基本的に優しく、怒らないことですね。「うちの子は病院嫌いなんですが、ここは嫌がらない」と言ってくださるお母さんもいて、雰囲気づくりがうまくいっているのかなとうれしく思います。また親御さんへのサポートも大切にしています。子どもがアトピー性皮膚炎やアレルギーではないかというご相談が多いのですが、乳児の段階で気をつけるのは、とにかく乾燥させないよう保湿をすること。アトピー性皮膚炎の体質は遺伝子レベルなのでそこを変えることは難しいですが、保湿をすることで発症を遅らせたり、重症化を防いだりできることが見込めます。目の悪い人が眼鏡をかけるように、アトピー性皮膚炎の素因がある子どもにはしっかりと保湿をしてあげる。ただ、保湿はあくまでも予防ですので、湿疹が出てきた場合は薬を使って治療をすることが重要です。そのタイミングを見逃さず、適切に介入できるように寄り添っていけたらと考えています。
治療内容や治療機器のこだわりを教えてください。
当院では、愛媛県内では数少ない全身型の紫外線照射装置を導入した光線療法を実施しています。紫外線は免疫に関わる細胞の調整や、かゆみの神経に作用することが知られており、乾癬やアトピー性皮膚炎などの治療に役立ちます。これまで全身に一度に紫外線を当てられる装置を持っているクリニックは少なく、全身の光線療法を受けるために愛媛大学まで通う乾癬の患者さんも多かったんです。ですので、そういった患者さんの負担を少しでも軽減したいという思いもあり導入しました。当院の紫外線照射装置は三面鏡型の大型のもので、全身に効率良く光線療法を行うことができ、従来のものと比べて治療時間の短縮も可能です。
美容に関する相談にも対応されているそうですね。

あくまでも一般皮膚科をメインにはしていますが、美容のお悩みにもできる限りお応えできたらと思い、アトピー性皮膚炎やニキビの方でも使えるスキンケア用品や化粧品も紹介しています。また、毛穴の詰まりの改善や皮脂の除去が期待できるケミカルピーリングも、ニキビにお悩みの患者さんのためにというところから導入しました。一般皮膚科の延長線上で、「肌を引き締めたい」「毛穴の詰まりが気になる」といった地域の皆さんのお肌のトラブルにお応えできる場所になれたらと思っています。

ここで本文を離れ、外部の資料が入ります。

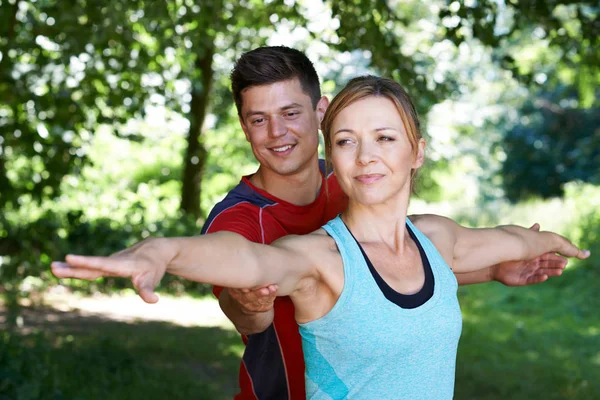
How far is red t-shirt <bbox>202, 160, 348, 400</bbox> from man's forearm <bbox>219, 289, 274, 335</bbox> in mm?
235

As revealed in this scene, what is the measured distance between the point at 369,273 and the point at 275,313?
25.9 inches

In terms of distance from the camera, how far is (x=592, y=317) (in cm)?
1050

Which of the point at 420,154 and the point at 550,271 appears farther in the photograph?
the point at 550,271

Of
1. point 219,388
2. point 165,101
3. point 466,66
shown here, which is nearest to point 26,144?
point 165,101

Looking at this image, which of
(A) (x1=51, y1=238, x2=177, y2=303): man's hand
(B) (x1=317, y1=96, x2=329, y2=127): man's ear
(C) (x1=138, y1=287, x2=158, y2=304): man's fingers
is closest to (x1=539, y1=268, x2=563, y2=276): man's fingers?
(B) (x1=317, y1=96, x2=329, y2=127): man's ear

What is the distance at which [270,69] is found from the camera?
3066 millimetres

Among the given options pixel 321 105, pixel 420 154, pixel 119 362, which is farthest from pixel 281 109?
pixel 119 362

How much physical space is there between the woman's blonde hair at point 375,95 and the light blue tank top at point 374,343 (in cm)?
36

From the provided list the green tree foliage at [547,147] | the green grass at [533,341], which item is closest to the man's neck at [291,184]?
the green grass at [533,341]

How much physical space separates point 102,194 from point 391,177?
1167cm

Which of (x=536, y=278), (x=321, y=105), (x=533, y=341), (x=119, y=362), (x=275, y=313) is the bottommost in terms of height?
(x=119, y=362)

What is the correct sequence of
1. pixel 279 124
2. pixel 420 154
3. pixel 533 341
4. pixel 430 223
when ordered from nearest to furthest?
pixel 420 154
pixel 430 223
pixel 279 124
pixel 533 341

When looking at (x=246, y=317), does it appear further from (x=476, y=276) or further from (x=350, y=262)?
(x=476, y=276)

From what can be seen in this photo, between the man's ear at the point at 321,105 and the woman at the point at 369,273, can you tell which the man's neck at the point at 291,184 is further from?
the woman at the point at 369,273
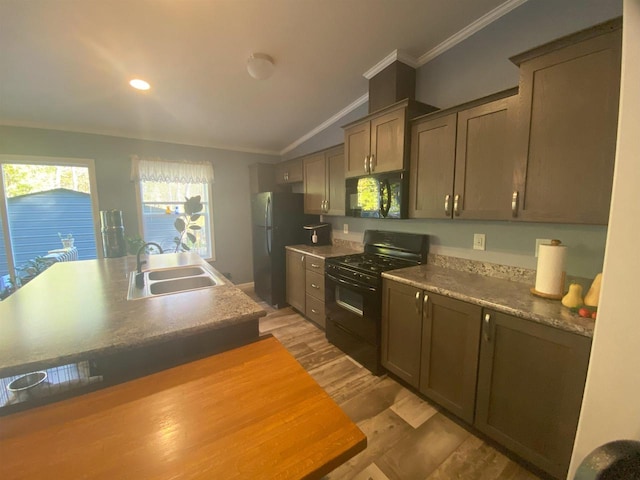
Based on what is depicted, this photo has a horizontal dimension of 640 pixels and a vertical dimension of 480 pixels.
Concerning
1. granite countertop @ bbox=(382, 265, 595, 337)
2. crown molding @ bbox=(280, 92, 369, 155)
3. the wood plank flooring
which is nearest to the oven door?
the wood plank flooring

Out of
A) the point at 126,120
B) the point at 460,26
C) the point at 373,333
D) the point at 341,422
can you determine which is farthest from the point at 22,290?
the point at 460,26

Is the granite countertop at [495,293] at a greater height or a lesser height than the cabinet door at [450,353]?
greater

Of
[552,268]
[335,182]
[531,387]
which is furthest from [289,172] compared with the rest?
[531,387]

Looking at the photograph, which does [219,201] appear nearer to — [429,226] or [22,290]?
[22,290]

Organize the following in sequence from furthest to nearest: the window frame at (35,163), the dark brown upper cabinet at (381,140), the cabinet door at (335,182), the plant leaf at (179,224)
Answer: the plant leaf at (179,224), the window frame at (35,163), the cabinet door at (335,182), the dark brown upper cabinet at (381,140)

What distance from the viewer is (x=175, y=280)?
1.90m

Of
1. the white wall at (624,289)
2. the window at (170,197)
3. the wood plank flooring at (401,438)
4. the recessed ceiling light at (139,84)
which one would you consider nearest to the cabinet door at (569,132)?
the white wall at (624,289)

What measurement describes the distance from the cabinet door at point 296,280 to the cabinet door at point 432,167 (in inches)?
63.9

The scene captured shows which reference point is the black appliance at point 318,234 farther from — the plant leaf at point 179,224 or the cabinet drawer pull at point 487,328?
the cabinet drawer pull at point 487,328

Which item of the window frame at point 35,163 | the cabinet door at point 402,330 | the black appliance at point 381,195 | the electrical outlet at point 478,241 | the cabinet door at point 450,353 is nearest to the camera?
the cabinet door at point 450,353

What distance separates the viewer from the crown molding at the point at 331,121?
9.57ft

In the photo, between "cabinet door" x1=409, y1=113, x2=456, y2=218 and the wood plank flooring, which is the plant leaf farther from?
"cabinet door" x1=409, y1=113, x2=456, y2=218

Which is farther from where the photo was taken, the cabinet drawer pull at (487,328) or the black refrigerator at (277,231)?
the black refrigerator at (277,231)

最後に、今後の展望と読者へのメッセージをお願いします。
お子さんからご高齢の方まで、地域の皆さんが気軽に利用できる「街のかかりつけ医」をめざして開業いたしました。私のモットーは「穏やかに、楽しく」。かゆみや痛みは生活の質を著しく下げてしまいますから、そのつらさを軽減するために全力を尽くしていきたいと思っています。アトピー性皮膚炎に長年苦しんでいる方、ニキビや乾癬、じんましんに悩んでいる方……諦める前に、お気軽にご相談ください。皮膚科専門の医師として丁寧な診療を行い、皆さまのお肌の健康を支えていきます。